The use of an unreliable narrator was well done, and Abby's character becomes clear enough the more time we spend with hee- at first presented as a meek follower, later actually condescending to Elise.

But, maybe it's because we don't see Elise from Abby's biased perspective, I kept expecting more from her. She gets no development and seems to prove to be as vapid and hopeless as Abby characterizes her.

My favorite passages were the ones about the dreams and premonitions. It's clear early on that Abbie is mentally ill in addition to being avoidant, so the ambiguity of whether her delusions are actually prescient was one that kept me engaged - it's open-ended, but the definitive answer doesn't come until much later (and even that feels like a fever dream, which I also enjoyed).
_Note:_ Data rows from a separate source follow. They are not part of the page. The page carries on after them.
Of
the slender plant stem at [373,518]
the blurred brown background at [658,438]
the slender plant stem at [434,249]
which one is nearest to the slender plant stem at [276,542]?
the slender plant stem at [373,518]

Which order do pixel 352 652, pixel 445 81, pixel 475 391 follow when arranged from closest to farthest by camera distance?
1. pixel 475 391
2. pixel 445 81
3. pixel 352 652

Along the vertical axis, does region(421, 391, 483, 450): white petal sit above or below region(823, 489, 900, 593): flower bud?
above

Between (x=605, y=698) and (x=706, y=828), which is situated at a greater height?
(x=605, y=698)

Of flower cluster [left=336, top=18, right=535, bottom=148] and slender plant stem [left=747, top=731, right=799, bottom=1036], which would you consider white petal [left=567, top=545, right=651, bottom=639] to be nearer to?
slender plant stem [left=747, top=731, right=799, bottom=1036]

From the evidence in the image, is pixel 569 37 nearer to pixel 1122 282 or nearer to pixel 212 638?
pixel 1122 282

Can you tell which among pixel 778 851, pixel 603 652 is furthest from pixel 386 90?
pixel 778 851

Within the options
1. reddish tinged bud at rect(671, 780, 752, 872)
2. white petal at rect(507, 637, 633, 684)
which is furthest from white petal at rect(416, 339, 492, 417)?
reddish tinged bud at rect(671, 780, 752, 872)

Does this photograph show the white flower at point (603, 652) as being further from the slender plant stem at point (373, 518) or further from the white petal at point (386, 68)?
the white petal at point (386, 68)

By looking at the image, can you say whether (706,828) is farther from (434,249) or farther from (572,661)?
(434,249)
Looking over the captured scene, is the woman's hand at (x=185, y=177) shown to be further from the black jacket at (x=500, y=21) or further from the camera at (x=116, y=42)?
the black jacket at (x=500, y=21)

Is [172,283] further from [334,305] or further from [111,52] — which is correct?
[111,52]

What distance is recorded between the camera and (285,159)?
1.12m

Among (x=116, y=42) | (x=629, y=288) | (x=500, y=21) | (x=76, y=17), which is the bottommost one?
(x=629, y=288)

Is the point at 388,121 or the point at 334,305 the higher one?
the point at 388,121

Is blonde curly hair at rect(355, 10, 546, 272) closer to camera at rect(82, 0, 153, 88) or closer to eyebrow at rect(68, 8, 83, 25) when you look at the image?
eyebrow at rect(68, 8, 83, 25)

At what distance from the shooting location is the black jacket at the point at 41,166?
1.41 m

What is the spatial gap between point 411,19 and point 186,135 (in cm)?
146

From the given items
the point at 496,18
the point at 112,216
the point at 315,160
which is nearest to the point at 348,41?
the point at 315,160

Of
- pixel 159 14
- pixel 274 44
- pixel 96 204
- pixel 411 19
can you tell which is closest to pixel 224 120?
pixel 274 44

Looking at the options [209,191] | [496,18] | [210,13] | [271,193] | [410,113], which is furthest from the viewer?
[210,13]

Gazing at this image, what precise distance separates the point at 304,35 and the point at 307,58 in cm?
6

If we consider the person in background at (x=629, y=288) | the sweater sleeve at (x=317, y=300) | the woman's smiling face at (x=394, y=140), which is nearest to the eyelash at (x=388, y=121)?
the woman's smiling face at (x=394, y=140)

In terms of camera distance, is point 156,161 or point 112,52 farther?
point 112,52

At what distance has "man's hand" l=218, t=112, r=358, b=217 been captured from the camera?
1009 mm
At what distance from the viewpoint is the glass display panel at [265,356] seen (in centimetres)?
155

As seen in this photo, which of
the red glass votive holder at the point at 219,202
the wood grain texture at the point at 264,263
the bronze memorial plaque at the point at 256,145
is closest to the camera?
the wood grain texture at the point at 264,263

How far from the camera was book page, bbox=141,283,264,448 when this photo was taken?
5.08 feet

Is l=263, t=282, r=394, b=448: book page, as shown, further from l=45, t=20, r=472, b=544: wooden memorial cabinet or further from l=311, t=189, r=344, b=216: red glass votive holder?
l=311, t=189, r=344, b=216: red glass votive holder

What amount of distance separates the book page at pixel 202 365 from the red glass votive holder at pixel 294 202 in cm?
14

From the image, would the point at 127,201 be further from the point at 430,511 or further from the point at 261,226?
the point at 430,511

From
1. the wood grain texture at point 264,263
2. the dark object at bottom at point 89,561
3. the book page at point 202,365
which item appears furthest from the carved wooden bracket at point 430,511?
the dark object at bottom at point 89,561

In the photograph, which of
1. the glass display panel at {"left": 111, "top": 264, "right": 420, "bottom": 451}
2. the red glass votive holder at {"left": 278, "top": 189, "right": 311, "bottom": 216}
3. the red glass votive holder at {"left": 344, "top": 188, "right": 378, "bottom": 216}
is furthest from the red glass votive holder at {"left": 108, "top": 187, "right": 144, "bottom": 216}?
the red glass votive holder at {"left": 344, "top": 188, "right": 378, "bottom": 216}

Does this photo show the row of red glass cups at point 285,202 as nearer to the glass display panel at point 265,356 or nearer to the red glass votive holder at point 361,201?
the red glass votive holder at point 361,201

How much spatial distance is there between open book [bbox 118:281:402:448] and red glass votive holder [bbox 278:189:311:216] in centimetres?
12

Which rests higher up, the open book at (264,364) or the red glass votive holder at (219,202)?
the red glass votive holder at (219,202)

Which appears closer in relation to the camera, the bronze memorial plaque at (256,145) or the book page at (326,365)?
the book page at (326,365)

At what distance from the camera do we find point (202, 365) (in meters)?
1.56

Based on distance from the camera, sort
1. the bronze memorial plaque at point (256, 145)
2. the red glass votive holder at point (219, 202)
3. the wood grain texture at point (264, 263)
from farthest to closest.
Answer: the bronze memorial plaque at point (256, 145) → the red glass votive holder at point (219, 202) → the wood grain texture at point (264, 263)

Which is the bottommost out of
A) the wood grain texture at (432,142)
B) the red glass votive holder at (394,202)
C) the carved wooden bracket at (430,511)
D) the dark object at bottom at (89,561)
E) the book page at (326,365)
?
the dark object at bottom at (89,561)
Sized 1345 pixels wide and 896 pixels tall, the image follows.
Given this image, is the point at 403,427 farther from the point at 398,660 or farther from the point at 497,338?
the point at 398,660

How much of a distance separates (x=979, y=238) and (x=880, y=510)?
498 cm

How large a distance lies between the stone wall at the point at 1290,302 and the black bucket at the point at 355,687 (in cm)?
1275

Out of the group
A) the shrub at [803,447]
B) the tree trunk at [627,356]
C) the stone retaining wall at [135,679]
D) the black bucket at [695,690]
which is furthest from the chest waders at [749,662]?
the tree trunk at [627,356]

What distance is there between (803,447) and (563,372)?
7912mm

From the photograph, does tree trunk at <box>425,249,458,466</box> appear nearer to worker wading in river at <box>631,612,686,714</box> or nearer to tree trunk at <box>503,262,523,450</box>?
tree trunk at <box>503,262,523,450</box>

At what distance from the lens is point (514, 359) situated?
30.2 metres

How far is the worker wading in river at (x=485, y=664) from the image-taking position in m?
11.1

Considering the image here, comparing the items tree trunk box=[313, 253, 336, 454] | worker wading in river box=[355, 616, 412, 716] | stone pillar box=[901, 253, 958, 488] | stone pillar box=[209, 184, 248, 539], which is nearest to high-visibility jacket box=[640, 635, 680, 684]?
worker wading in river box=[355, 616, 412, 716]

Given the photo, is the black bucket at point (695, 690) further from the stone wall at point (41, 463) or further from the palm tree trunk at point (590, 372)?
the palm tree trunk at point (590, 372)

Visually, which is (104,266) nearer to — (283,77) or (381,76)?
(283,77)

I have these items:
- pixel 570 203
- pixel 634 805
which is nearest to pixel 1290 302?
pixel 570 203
I wasn't invested in the subplot with Paul, but at least Abbie brought up how exploitative the whole endeavor was.

Through no fault of its own, I personally was expecting something a bit more focused on the relationship between Abby and Elise, so when the second part branched off from them I wasn't really interested in the subplots there.

Instead it felt like it dragged on. I liked the ending, but it came too late, too watered down.

I didn't understand the stylistic choice of using the second person, I kept waiting for a moment where it was used, but it was just an embellishment, looks like.